Task goal>
Restate all entries word for word, minus pictures.

Exercise input>
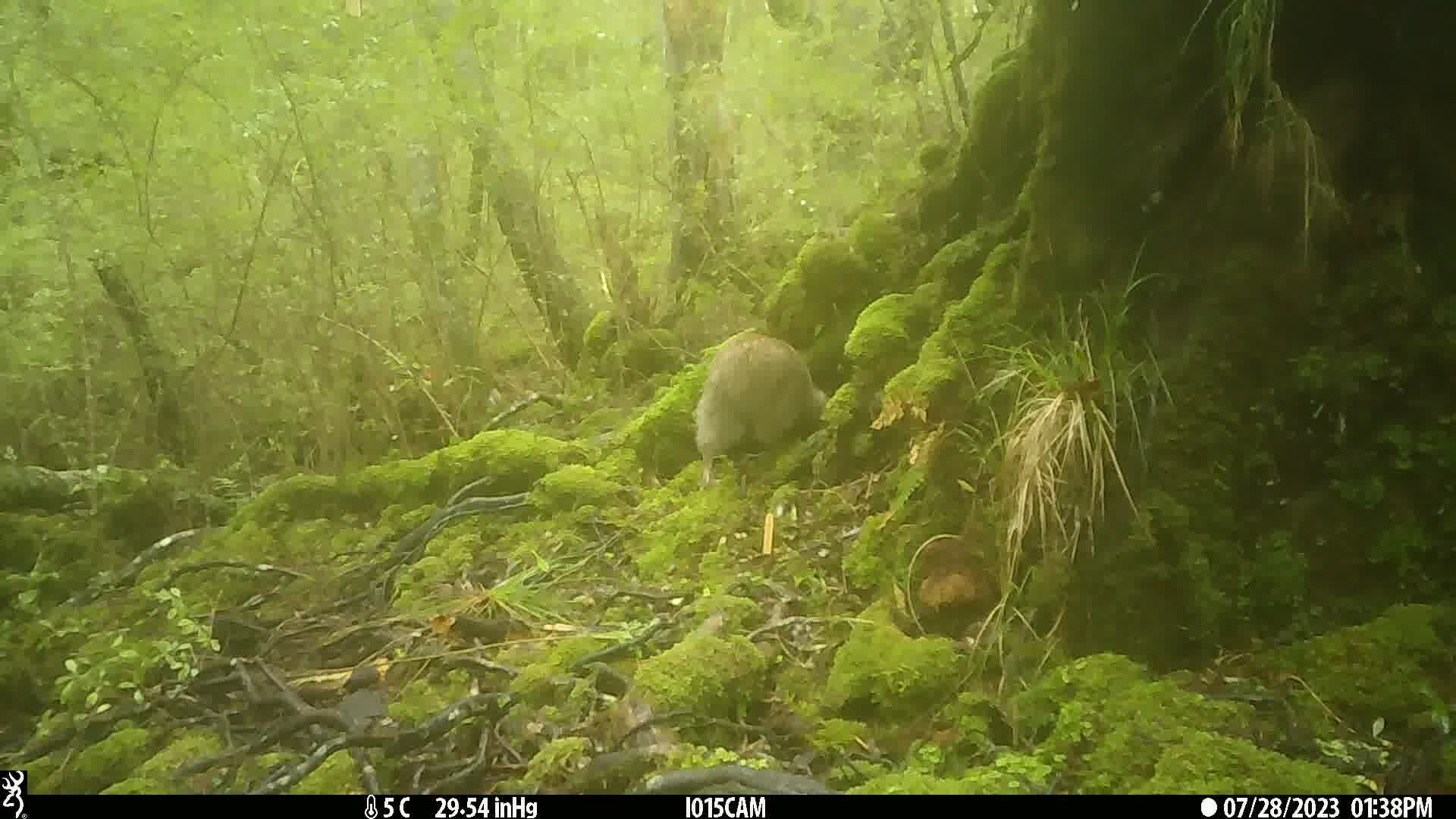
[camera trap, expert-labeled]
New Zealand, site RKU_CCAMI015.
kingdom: Animalia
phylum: Chordata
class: Aves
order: Apterygiformes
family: Apterygidae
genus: Apteryx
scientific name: Apteryx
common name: kiwi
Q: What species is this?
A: Kiwi (Apteryx).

Problem solution>
[camera trap, expert-labeled]
New Zealand, site RKU_CCAMI015.
kingdom: Animalia
phylum: Chordata
class: Aves
order: Apterygiformes
family: Apterygidae
genus: Apteryx
scientific name: Apteryx
common name: kiwi
Q: What species is this?
A: Kiwi (Apteryx).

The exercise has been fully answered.